Since Marlow was too shy even to look at Kate’s face when he thought she was a member of his own class (and a potential wife), Kate has managed to turn his prejudices about class to her own advantage. While Marlow thinks he is flirting with someone of lower social standing, in fact Kate’s deception has given her power over him. He now feels more at ease and eagerly talks to the “barmaid” about Kate Hardcastle. Because Marlow is attracted to her now, Kate can see that the awkwardness of their first conversation isn’t conclusive proof that they won’t like each other.
Kate, still playing the role of barmaid, says that it sounds like he is a real ladies’ man. He says he is; the women in town call him a Rattle, and he spends time at a club with a bunch of jolly, older women. Kate laughs at this, and Marlow worries that she is laughing at him, but she explains that she can’t imagine how the women have time to take care of their families when they spend time drinking with him. Marlow is reassured that Kate is not laughing at him. He asks if she works, and she says she embroidered everything in the house. He says he wants her to show him her work, and grabs her. She struggles to escape his grasp.
Marlow describes something between a brothel and an inn, where he spends a good deal of time with lower-class women in front of whom he is not self-conscious. In keeping with popular assumptions of the time, Marlow believes that most lower-class women are sexually promiscuous. Clearly, this assumption informs his interaction with the disguised Kate. Although his behavior would perhaps be frowned upon by modern audiences, to Kate it shows that he has passion and energy and is not always crippled by shyness.
Hardcastle walks into the room and is shocked to see Marlow groping Kate. Marlow curses his bad luck at being caught by the innkeeper and leaves the room. Agitated, Hardcastle asks Kate if this is the modest, shy man she described. Kate says that her father should trust her, and that she will prove Marlow to be as he was described. Hardcastle is difficult to convince, saying he wants to throw Marlow out of his house. Kate says she needs an hour to persuade her father, and he grants this, but says that Kate must promise to be transparent with him. Kate agrees, saying she has always been proud to do as he tells her, because he is so kind.

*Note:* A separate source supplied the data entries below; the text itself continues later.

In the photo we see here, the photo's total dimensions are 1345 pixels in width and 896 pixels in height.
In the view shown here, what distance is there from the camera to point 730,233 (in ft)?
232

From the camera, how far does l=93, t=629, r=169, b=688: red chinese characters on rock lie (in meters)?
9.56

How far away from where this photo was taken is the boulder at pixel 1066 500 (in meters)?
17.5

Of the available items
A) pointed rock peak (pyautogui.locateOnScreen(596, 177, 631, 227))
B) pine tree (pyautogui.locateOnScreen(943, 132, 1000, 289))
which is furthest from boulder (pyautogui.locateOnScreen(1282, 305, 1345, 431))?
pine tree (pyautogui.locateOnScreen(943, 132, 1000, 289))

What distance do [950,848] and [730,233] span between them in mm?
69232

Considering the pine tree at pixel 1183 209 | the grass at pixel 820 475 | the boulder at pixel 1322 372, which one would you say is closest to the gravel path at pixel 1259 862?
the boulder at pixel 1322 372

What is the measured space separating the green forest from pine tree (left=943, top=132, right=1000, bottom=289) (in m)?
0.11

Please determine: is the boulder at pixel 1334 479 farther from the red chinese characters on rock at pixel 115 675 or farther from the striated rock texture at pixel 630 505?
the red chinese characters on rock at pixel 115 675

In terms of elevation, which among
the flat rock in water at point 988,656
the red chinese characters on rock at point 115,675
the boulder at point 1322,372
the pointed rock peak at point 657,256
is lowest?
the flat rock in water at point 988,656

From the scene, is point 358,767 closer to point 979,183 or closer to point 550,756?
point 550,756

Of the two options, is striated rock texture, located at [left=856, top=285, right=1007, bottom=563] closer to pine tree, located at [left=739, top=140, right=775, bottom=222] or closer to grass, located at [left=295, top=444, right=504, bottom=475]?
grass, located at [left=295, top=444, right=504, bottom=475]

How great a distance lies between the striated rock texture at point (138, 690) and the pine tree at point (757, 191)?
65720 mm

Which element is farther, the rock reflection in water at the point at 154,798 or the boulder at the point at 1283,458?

While young lower-class women of this era were assumed to be promiscuous, a high value was placed on protecting young upper-class women from any kind of sexual experience that might be seen as indiscrete. The fact that Kate is able to persuade her father not to throw Marlow out of the house after Hardcastle sees Marlow trying to force himself on Kate is a sign of Hardcastle’s trust and respect for his daughter.